TRECHO DO TEXTO =
+-------+

Permita-me a loucura!


“Até aos quarenta anos o homem permanece louco; quando então começa a reconhecer a sua loucura, a vida já passou.” (Martinho Lutero)

Permita-me a loucura! Loucura, loucura nesse caldeirão. Louco de pedra é o meu nome. Como não ficar louco nesse mundo cão? Como não ser afetado psicologicamente ao ver as puras crianças da vida no meio das cobras de fogo dardejando ardentemente sopro maligno de cima dos prédios. Como não surtar contemplando lobos malignos devorando carnes ao meio-dia, dividindo ossos com outros animais ferozes e saltitando de prazer ao olhar do monte a multidão inocente de cordeirinhos dos sonhos a pularem as cerquinhas. Louco de pedra sou eu! Descobri a loucura observando os conceituados como “loucos”, nos sanatórios e em suas camisas-de-força. Esses não quiseram vestir a camisa da firma, o uniforme da escola e preferiram a uma mordaça de panos. Na verdade não preferiram, foram preferidos por ela. Loucos! Mas esses me ensinaram! Aquele que imitava D. Pedro I disputava palavras com D. Pedro II. Eis que surge Hitler para “abençoar” a discussão! E eles é que são os “loucos”. Vi que os “loucos” fogem da realidade e representam um papel. Eu na minha loucura resolvi representar o papel de normal. Atuo tão bem no papel de normal dentro da sociedade em que estou inserido, que nunca ninguém notou que sou louco. Sou um ótimo ator. Também sei atuar na minha loucura no papel de Professor, de marido, de cidadão, de homem de família, e até hoje tenho me saído ileso diante dos psiquiatras que nunca perceberam o meu surto. Louco quando escrevo por que a loucura é para os artistas e escritores, já dizia nosso falecido Nietzsche. Nunca fiz Teatro, nunca atuei em peças, mas me sinto um grande artista no palco da vida. E a plateia não me aplaude por que faço o papel dos normais. Só que nessa peça quase não tenho fala, não me oportunizaram essa honra. Se propusessem o meu discurso logo me internariam e me apresentariam a vestimenta dos obscurecidos de razão. Falo como um louco, penso como um louco, discuto como um louco, me indigno loucamente, mas não consigo nesse mundo cão viver loucamente. Preciso me libertar dessa camisa de força invisível que tem por nome “moral”, “trabalho”, “sociedade”, “dever”, ou seja lá que merda que for. Será que consigo? Tenho coragem de tentar? Alguém tenta comigo e me dá força? Não a força de uma camisa-de-força. Essa eu já uso invisivelmente!

+-------+

MATERIAL FORNECIDO =
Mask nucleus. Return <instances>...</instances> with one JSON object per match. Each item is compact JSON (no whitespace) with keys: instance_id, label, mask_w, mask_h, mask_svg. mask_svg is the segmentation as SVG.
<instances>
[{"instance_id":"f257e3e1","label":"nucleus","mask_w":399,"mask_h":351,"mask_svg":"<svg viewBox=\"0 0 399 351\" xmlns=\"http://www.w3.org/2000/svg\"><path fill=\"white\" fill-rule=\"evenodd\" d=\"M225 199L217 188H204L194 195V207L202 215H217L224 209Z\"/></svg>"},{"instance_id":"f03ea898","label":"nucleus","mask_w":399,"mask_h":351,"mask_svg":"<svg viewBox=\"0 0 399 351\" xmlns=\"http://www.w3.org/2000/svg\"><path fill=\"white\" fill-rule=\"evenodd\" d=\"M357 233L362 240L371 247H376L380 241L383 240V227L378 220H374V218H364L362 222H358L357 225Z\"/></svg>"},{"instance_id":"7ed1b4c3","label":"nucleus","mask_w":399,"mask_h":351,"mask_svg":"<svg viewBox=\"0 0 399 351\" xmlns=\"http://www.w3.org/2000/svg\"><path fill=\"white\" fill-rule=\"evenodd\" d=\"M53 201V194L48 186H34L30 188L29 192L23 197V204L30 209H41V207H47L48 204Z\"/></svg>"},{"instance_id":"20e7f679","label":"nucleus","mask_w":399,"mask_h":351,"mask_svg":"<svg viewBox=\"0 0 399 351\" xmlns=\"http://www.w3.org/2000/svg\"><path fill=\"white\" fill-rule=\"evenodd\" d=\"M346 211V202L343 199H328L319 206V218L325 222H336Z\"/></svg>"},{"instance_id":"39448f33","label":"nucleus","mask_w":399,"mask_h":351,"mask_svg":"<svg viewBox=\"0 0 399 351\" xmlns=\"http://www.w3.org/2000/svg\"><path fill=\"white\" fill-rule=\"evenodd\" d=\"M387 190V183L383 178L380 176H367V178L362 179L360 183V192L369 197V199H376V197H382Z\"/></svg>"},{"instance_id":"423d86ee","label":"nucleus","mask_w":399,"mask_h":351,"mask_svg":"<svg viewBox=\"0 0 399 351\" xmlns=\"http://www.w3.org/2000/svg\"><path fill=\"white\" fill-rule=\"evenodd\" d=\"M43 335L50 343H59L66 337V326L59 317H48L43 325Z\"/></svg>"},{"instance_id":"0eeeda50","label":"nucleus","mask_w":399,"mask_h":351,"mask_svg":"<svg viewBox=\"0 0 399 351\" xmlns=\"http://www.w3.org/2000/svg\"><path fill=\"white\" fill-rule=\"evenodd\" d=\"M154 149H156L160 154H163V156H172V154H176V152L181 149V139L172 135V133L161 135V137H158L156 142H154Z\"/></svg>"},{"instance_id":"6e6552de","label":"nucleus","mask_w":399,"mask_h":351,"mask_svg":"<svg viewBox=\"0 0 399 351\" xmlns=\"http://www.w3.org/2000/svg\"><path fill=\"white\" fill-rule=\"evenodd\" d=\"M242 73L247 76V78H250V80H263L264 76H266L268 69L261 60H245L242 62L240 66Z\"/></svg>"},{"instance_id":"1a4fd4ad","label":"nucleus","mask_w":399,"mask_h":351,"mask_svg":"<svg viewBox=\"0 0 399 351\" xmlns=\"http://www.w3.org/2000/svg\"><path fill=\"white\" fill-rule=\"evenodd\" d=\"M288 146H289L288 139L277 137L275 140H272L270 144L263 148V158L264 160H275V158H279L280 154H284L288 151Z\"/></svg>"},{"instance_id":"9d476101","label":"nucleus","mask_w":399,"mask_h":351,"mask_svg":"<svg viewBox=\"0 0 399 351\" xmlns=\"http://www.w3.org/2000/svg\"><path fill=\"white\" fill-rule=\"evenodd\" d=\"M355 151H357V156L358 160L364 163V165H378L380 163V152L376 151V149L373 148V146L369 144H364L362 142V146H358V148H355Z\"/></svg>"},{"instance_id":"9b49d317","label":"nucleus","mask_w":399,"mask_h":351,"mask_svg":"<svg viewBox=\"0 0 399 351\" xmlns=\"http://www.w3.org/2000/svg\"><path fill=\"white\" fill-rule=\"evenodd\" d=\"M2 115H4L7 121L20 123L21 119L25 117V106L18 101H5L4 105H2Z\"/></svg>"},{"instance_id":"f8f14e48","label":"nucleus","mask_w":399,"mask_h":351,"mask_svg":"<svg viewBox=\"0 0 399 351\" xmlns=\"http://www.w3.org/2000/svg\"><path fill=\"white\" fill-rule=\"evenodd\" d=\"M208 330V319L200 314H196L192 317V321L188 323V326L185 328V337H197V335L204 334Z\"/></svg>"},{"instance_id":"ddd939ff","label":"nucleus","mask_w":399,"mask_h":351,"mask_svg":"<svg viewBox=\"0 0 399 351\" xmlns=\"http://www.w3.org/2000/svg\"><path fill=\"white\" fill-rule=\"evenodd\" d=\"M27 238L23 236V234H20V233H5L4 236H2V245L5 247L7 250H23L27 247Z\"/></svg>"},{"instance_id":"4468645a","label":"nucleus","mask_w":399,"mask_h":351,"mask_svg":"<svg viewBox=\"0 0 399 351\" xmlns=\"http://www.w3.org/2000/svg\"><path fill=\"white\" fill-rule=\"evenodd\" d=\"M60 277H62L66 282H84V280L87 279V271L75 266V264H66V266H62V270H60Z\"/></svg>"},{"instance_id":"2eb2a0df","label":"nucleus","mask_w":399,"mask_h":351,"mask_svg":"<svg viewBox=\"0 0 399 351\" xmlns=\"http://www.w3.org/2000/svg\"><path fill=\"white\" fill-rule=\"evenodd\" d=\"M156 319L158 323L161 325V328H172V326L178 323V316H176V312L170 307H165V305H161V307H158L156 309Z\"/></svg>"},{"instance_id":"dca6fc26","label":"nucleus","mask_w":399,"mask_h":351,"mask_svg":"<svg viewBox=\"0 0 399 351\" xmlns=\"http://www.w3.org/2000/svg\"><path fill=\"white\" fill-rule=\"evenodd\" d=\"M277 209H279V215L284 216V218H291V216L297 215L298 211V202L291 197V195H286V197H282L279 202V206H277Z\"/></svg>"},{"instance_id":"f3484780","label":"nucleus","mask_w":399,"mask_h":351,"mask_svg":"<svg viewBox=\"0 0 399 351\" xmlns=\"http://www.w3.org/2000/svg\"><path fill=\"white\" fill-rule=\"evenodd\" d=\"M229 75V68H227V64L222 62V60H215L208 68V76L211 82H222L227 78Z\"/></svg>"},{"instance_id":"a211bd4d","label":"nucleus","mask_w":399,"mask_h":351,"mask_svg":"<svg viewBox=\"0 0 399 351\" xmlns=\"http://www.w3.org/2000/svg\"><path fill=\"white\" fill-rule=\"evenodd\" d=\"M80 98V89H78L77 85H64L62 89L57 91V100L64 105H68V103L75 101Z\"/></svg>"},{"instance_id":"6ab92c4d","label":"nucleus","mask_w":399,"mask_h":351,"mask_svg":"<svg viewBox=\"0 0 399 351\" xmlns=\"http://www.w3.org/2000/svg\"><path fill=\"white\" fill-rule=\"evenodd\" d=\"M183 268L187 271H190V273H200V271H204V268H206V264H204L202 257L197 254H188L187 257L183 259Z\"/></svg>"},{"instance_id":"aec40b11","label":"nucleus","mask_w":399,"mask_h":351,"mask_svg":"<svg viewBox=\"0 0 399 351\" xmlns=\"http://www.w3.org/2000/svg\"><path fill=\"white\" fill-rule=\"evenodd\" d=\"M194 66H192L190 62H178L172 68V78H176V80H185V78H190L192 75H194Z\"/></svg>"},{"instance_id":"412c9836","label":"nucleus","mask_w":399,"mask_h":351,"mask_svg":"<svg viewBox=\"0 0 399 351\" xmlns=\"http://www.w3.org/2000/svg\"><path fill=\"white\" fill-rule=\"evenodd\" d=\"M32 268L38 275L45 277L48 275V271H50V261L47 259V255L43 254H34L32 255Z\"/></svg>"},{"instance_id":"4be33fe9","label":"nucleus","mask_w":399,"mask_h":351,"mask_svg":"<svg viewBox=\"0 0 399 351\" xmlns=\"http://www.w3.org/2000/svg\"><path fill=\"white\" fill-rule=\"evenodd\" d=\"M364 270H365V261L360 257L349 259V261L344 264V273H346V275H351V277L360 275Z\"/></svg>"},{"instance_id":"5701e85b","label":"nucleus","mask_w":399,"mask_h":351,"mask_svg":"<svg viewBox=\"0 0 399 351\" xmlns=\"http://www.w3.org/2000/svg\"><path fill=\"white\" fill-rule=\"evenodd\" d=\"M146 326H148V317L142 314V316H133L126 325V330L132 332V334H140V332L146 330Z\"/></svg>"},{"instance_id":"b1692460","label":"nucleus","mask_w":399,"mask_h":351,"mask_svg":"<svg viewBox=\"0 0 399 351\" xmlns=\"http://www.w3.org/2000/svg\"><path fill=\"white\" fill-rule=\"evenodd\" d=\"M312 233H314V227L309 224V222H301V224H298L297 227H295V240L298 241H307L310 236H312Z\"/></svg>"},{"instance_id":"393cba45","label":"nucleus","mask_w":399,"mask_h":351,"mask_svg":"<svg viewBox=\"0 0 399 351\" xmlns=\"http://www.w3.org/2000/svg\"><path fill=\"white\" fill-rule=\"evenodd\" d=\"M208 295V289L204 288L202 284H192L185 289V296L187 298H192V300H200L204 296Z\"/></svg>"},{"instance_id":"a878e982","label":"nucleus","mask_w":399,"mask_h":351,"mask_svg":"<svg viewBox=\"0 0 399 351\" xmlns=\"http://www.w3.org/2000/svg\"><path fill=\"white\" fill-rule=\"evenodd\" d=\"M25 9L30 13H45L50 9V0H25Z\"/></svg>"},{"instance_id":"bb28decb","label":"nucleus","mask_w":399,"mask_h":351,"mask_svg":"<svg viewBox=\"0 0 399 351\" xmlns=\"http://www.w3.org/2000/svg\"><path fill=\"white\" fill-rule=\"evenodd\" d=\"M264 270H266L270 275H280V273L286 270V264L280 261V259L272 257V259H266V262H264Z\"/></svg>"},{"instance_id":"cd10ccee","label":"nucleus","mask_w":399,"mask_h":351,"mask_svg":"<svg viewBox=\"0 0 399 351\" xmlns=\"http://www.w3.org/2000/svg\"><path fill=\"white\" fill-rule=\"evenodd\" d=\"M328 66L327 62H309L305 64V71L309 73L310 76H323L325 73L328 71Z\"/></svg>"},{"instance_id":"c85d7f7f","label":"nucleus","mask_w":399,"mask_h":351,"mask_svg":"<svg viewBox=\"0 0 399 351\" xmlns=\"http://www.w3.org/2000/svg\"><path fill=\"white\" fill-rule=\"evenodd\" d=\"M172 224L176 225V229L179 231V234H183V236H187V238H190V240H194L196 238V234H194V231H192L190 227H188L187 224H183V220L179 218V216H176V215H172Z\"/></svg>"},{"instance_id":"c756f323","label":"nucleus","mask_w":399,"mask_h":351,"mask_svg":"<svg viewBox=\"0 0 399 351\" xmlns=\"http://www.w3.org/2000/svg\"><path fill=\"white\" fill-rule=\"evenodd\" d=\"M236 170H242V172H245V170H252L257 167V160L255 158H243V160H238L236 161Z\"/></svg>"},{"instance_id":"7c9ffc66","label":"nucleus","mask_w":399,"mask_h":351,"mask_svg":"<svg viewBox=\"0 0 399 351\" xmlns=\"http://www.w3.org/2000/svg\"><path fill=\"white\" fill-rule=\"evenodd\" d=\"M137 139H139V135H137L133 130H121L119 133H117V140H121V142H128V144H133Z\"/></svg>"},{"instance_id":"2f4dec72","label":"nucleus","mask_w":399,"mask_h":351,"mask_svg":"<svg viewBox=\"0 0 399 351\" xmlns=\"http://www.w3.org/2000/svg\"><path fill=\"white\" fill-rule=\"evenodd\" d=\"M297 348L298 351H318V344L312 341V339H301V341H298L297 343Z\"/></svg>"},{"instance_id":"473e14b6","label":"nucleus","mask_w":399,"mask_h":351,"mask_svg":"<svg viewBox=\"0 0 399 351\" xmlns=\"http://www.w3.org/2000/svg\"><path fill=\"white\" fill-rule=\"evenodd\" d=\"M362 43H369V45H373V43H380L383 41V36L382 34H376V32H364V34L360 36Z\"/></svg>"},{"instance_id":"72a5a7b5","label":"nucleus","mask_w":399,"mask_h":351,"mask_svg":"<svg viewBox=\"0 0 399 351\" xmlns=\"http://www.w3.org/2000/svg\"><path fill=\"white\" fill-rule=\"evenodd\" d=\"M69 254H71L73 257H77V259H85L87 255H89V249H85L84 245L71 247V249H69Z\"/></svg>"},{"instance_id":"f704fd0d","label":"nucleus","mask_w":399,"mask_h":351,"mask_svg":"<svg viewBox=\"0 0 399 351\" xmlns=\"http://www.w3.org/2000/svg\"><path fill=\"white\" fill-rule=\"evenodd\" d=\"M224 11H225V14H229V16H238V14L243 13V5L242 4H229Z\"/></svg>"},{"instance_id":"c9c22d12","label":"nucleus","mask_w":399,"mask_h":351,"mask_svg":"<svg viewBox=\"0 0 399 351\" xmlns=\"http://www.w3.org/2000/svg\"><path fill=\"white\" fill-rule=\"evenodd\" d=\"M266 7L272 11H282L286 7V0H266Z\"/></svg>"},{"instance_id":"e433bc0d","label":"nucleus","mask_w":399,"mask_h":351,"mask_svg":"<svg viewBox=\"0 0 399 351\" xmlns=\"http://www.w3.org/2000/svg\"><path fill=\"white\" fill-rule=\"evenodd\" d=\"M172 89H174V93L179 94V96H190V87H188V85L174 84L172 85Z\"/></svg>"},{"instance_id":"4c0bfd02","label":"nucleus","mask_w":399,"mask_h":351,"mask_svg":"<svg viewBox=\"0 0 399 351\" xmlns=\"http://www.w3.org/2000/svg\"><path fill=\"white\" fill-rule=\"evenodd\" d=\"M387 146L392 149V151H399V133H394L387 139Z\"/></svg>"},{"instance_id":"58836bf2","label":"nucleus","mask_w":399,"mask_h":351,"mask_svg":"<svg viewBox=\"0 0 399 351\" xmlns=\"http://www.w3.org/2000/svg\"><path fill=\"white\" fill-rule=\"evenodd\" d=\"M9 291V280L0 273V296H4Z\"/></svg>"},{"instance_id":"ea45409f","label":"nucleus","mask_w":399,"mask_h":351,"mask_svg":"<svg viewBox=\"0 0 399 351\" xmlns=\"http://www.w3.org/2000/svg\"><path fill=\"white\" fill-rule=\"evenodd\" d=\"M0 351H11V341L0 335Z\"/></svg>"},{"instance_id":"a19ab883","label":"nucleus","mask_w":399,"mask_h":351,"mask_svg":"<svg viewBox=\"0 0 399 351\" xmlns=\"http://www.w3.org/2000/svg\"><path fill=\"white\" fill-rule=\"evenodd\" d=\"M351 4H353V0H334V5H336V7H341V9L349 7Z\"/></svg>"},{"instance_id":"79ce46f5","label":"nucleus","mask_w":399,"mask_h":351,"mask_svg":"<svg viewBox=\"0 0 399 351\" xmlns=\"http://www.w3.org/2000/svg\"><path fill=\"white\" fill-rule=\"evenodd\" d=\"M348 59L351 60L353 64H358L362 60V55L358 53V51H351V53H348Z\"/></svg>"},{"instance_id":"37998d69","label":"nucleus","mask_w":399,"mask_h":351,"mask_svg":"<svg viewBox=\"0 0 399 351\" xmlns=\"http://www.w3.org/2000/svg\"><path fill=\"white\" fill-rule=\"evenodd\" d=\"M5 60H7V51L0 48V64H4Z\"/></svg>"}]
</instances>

+-------+

ENUNCIADO = Segundo o texto sobre a loucura, por que a plateia não aplaude o narrador? Explique em uma a três frases. As linhas não são necessárias para esta atividade.

RESPOSTA = A plateia não aplaude o narrador porque, no palco da vida, ele faz o papel dos normais.